Ankara’da Tek, Türkiye’de Karadeniz Bölgesi’nde Nadir
Su değirmenlerinin tarihçesi, M.Ö. 6. yüzyıla kadar uzandığı kabul edilse de, Türkiye’de sayıları giderek azalmıştır. Ezgin, “Elektriğin yaygınlaşmasıyla birlikte 1970’lerden sonra su değirmenlerinin kullanımı çok azaldı. Ankara’da sadece burada var. Karadeniz bölgesinde de nadiren rastlanan bir yapı” dedi. Değirmenin taş, çark ve gövdesinin tarihi 100 yılın üzerinde ve taşınma sistemiyle Safranbolu’dan getirilmiş. Ezgin, “Burası, geçmişin izlerini yaşatan nostaljik bir alan. Aynı mimariyle kurulmuş ve günümüzde çalışmaya devam ediyor” şeklinde sözlerine devam etti.
Geleneksel Üretim, Ziyaretçileri Geçmişe Götürüyor
Ezgin, özellikle yaşlı ziyaretçilerin bu nostaljik atmosferde geçmişi hatırladıklarını ve buradan un alarak, geleneksel ekmeklerini yapmaya karar verdiklerini belirtiyor. Ziyaretçilerinin çoğunun memnun kaldığını ve tekrar geldiklerini vurgulayan Ezgin, “Fabrika unuyla değirmen ununun tadı birbirinden çok farklı. Burada, geleneksel üretimle elde ettiğimiz unların kokusu ve lezzeti, geçmişe yolculuk yapmış gibi hissettiriyor” diye ifade etti.
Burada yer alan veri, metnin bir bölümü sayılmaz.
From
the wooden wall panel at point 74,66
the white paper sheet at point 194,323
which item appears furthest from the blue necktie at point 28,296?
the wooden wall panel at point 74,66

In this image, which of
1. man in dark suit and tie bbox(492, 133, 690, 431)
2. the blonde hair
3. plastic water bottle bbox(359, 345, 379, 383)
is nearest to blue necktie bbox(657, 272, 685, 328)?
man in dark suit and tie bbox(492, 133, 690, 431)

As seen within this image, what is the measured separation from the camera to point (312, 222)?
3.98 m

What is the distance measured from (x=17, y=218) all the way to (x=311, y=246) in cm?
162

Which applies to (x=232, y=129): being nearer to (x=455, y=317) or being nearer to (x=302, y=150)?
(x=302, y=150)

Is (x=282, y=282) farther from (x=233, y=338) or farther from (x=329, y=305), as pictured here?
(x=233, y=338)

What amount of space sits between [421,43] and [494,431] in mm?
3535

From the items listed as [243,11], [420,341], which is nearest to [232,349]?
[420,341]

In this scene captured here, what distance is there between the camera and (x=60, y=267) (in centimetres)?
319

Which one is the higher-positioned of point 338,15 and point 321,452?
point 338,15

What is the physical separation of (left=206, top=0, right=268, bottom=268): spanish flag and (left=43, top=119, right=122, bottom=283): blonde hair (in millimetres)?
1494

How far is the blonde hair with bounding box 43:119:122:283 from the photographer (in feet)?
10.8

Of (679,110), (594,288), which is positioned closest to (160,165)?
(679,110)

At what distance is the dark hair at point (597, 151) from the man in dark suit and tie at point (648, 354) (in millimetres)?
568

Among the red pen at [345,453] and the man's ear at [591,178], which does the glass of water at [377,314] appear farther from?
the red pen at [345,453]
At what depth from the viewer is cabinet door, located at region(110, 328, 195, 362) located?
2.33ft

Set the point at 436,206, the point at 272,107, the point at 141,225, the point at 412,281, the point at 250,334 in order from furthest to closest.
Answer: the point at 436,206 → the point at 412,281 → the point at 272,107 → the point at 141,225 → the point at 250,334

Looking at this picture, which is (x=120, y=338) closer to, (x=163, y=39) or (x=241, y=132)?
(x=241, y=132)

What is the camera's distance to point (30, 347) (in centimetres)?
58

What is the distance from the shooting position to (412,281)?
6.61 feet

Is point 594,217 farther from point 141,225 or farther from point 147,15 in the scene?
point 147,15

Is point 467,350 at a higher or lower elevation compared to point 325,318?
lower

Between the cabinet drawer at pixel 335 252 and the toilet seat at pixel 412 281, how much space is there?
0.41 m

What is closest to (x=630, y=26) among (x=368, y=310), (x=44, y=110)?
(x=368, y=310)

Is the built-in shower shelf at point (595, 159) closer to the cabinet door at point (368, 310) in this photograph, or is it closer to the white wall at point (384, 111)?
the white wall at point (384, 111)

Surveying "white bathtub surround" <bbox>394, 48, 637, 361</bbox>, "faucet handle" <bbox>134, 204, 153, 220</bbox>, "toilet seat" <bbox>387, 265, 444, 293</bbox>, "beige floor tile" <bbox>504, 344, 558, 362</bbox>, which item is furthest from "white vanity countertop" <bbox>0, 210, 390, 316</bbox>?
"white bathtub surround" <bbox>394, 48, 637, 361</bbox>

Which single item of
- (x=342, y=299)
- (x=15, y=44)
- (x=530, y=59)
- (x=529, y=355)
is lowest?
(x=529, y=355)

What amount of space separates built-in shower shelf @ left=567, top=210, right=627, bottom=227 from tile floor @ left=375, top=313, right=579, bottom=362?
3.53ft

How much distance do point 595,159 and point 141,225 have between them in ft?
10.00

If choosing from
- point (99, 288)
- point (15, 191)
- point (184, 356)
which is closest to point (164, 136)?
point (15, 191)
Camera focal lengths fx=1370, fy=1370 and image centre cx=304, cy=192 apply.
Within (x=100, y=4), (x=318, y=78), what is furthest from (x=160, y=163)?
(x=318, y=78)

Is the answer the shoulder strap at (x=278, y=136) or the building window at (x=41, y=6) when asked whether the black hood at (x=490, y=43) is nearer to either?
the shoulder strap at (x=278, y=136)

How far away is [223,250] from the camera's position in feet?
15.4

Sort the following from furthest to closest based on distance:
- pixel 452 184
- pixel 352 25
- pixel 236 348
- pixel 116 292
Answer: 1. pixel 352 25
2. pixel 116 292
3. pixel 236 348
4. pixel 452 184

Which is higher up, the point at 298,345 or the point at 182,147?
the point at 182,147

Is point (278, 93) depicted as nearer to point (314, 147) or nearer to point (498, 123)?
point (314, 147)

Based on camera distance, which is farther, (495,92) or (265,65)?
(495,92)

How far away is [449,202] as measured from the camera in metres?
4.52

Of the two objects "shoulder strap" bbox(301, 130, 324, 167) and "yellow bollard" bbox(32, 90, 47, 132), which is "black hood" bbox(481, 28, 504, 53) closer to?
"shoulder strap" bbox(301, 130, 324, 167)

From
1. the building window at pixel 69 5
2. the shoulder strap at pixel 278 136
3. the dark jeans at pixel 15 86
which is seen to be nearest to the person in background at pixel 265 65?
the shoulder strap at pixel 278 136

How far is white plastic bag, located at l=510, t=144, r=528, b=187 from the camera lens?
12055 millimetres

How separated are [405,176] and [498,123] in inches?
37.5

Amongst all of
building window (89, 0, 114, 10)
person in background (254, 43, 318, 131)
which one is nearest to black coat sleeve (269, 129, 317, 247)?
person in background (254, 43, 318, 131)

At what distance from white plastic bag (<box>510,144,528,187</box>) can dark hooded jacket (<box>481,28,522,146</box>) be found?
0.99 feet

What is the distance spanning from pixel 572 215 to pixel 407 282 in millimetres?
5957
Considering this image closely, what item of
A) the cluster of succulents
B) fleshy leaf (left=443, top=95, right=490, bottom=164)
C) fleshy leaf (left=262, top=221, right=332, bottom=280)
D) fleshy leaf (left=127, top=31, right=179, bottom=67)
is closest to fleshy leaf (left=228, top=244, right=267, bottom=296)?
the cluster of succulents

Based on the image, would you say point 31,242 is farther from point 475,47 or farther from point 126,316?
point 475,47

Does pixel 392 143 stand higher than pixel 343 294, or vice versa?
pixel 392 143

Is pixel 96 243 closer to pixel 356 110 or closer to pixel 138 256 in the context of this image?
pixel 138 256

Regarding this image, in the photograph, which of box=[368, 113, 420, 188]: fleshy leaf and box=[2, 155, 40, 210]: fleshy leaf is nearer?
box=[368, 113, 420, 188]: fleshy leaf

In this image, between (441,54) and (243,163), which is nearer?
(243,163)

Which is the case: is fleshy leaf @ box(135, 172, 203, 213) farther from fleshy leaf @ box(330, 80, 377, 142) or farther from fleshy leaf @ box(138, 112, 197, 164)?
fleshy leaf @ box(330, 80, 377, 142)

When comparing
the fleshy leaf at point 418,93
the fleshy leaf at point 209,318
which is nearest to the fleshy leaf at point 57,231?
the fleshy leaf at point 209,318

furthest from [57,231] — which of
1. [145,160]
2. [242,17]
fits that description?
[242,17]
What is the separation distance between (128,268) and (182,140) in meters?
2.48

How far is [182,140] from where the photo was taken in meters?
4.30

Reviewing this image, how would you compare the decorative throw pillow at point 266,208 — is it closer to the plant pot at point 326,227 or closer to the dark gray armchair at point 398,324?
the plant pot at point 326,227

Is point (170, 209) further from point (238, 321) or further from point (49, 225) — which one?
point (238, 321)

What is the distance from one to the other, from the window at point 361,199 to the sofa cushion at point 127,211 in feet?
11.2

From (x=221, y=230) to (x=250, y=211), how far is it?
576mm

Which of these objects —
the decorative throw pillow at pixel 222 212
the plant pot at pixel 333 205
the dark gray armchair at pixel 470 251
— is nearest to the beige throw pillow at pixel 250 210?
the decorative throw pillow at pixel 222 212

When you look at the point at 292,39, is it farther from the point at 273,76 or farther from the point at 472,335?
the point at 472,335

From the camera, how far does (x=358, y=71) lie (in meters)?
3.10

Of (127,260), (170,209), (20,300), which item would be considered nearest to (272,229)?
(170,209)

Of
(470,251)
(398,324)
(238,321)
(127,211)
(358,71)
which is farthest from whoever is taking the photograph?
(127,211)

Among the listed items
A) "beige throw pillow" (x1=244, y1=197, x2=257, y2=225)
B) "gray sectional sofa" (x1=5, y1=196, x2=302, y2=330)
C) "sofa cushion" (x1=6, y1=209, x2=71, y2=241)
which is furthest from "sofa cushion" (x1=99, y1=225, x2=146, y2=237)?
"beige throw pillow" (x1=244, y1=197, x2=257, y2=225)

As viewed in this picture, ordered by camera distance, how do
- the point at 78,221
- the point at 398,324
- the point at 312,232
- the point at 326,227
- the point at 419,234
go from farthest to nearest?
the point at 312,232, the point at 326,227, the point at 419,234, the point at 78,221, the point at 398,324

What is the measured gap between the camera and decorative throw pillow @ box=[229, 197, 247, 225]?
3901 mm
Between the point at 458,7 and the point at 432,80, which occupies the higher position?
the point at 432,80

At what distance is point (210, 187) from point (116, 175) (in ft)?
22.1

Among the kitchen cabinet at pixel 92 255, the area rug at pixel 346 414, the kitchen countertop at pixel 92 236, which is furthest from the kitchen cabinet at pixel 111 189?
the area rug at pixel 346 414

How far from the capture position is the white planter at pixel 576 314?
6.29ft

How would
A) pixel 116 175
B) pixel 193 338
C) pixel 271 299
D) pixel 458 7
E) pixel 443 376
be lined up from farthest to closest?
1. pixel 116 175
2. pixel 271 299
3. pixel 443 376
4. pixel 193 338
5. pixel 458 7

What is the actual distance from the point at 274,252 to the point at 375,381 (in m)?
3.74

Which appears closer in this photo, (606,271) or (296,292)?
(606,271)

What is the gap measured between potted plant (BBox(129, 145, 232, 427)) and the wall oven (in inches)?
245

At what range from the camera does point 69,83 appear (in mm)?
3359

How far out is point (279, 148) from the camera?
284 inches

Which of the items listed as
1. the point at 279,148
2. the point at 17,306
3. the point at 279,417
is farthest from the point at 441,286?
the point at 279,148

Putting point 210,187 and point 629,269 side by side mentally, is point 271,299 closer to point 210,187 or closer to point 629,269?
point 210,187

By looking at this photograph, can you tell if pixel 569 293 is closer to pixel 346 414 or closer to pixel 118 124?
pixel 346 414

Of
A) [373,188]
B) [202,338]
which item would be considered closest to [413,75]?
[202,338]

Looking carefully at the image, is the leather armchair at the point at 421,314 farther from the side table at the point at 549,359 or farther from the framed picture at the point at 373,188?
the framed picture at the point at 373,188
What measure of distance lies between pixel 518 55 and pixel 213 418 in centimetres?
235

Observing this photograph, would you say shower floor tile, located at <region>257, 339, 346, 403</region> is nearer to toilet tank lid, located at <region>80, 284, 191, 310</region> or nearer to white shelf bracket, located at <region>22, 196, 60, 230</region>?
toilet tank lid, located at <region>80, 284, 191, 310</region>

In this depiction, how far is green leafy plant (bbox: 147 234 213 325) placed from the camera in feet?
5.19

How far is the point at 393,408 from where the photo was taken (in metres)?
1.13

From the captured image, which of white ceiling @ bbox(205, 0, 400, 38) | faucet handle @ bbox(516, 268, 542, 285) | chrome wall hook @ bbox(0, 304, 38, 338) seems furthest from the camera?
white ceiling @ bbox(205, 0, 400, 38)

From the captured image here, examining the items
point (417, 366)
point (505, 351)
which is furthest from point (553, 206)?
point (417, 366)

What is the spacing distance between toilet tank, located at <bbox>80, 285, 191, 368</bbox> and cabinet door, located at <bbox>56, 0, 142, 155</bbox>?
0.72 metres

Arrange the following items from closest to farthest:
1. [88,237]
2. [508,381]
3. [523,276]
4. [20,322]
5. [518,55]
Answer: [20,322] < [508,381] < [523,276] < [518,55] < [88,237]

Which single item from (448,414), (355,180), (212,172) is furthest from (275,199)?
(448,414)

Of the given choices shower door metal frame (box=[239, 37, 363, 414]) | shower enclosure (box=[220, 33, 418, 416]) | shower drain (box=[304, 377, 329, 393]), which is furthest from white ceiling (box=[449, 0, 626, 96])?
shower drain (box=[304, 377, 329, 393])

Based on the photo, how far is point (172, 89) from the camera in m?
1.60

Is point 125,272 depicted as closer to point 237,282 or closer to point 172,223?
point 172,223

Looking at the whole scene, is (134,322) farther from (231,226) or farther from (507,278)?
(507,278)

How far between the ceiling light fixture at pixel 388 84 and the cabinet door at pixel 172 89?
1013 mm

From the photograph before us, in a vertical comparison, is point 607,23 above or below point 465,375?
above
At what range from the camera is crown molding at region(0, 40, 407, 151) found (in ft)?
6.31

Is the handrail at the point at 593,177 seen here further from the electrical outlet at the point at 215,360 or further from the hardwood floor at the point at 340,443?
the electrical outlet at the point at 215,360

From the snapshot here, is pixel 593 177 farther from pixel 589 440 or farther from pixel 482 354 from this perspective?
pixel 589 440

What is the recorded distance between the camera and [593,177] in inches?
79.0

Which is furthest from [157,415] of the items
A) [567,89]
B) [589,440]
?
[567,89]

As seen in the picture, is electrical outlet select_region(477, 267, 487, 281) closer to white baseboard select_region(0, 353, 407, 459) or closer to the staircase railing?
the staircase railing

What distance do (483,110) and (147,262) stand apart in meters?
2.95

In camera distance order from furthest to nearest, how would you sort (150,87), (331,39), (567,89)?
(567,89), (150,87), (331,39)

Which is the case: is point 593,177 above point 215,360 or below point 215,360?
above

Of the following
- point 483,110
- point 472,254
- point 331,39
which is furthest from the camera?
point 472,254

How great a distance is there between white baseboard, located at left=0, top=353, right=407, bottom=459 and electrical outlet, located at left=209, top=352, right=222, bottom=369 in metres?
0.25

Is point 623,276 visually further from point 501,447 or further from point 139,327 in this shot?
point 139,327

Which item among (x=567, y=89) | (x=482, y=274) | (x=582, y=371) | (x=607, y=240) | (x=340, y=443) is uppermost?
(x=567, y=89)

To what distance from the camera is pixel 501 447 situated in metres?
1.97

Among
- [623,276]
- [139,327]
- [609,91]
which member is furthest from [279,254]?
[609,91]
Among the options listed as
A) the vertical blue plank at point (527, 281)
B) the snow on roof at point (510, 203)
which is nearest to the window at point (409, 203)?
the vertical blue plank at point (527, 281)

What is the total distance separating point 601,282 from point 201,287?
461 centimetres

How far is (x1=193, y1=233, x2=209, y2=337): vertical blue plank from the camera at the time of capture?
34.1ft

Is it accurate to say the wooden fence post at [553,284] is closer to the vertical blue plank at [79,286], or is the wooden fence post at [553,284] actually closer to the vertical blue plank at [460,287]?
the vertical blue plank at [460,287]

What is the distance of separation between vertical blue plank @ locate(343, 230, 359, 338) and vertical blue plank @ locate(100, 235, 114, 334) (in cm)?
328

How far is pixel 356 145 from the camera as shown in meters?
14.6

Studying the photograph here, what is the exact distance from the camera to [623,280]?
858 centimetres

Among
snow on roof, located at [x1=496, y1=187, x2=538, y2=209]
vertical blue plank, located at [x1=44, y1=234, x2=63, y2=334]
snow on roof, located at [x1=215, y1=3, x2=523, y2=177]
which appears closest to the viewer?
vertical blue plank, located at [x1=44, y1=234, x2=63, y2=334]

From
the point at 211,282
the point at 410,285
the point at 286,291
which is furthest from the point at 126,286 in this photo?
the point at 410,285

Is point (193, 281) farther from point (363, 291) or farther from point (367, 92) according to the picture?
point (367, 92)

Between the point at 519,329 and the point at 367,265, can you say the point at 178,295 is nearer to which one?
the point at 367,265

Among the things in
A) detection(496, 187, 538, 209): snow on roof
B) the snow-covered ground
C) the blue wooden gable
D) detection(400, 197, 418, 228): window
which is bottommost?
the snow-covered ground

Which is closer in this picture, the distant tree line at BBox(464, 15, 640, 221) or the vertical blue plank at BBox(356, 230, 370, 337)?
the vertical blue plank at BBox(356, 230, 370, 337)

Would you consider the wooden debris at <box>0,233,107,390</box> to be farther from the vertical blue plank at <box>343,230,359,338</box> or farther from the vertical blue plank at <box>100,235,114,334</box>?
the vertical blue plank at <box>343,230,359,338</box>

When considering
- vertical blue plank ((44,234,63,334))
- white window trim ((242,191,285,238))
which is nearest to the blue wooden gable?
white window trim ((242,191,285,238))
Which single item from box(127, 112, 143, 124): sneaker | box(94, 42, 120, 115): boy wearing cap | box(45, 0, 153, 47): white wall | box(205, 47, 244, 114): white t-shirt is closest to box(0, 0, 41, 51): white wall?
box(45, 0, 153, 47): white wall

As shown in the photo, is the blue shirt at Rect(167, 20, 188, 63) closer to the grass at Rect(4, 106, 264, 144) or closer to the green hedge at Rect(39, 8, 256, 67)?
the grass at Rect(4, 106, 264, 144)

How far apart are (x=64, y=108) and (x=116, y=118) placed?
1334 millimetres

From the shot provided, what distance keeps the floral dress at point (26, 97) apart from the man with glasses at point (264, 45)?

Mesleğe Olan Tutkusu ve Huzur
Ezgin, aynı zamanda bu mesleği genç yaşta öğrenmeye başladığını ve geleneksel değirmenciliği yaşatmanın kendisine büyük bir gurur verdiğini belirtiyor. “O taşın tıkır tıkır dönmesi, çıkardığı ses bana huzur veriyor. Bu meslek benim için bulunmaz bir nimet” dedi. Ziyaretçilerinin ilgisiyle her geçen gün daha çok heveslendiğini ifade eden Ezgin, “Öğrenmek isteyen herkese bu geleneği öğretmeye hazırım” diyerek sözlerini sonlandırdı.